Vayamos concluyendo con este manifiesto, cualquier que se presta a hacer un libro, es proporcionar un momento de felicidad, y es así vamos surcando por la vida, notamos que dependemos de la felicidad de otros y la de la felicidad que proporcionamos a otros. Cuando uno se encamina a aliviar el dolor de otro, ese acto es un momento culmen de felicidad para nosotros mismo, por decirlo de alguna manera más sencilla y menos intrincada, cuando trascendemos de nuestra individualidad, encontramos felicidad, de esa manera las huellas dactilares cerebrales se forman a partir de hechos colectivos, que trascienden nuestra individualidad, nuestras imágenes y recuerdos son las interconexiones que nos dan vida.
De esta manera entiendo que la vida no es, ni más ni menos, que un cúmulo de recuerdos, imágenes, risas, lagrimas, y es así que vamos tomando conciencia de lo que somos.
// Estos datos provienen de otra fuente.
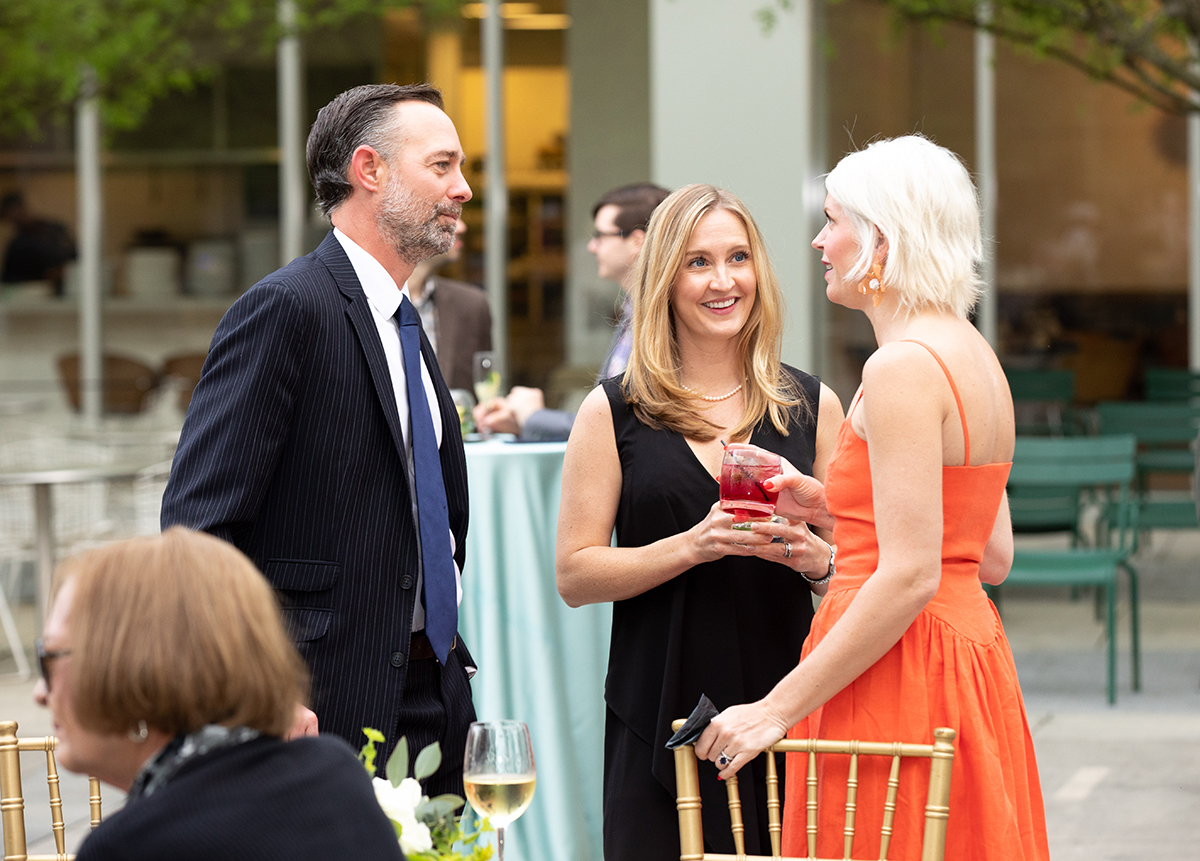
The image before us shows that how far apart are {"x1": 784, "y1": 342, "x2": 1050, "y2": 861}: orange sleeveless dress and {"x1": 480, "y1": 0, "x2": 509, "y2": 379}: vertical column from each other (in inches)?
364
Y es por eso, que me gusta vivir la vida.
A pesar de mis muchos momentos de sufrimiento, de tristeza, de noches casi en vela, de esa soledad en la que caigo, es cuando comienzas a escuchar en tu interior una voz, callada, casi no más que un aullido inaudible, en un mundo como en el nuestro, en el que se le niega el derecho a afirmarse.
En esos momentos que sientes que el mundo queda fuera, en ese momento que somos inactivos, descubrimos que lo que nos mantiene con vida, no es el recuerdo del piso comprado o heredado, ni del tiempo que estamos en las oficinas de organismos públicos o privados, lo que nos mantiene en pie, es charlar con un amigo para decirle lo mucho que supone para nosotros, encontrarse con un viejo amigo perdido, estar en compañía de otras personas partiéndose de risas, estar en las playa contemplando la caída de unas estrellas fugaces, besar a la mujer amada. Tampoco me quiero olvidar de cuando enseñas a leer y escribir a una persona, y al cabo del tiempo, encuentras una carta de agradecimiento de esa persona, cuando has conseguido en compañía de otros compañeros de trabajo mejores condiciones de trabajo, son las huellas dactilares que la vida nos va proporcionando.
Y sé que cuando me vaya de este mundo, estas huellas que la vida me ha proporcionado será mi dulce acompañamiento, por eso manifiesto que la lucha de mis próximos años será una lucha por la reconexión, por mantener esos halitos de memoria colectiva, que nos compensan nuestro momentos más duros, en un recoveco que hoy creemos que es angosto, pero que a lo mejor manteniendo la llama de la esperanza, algún día la contemplaremos como el comienzo de algo muy hermoso para mí, para ti, para la humanidad.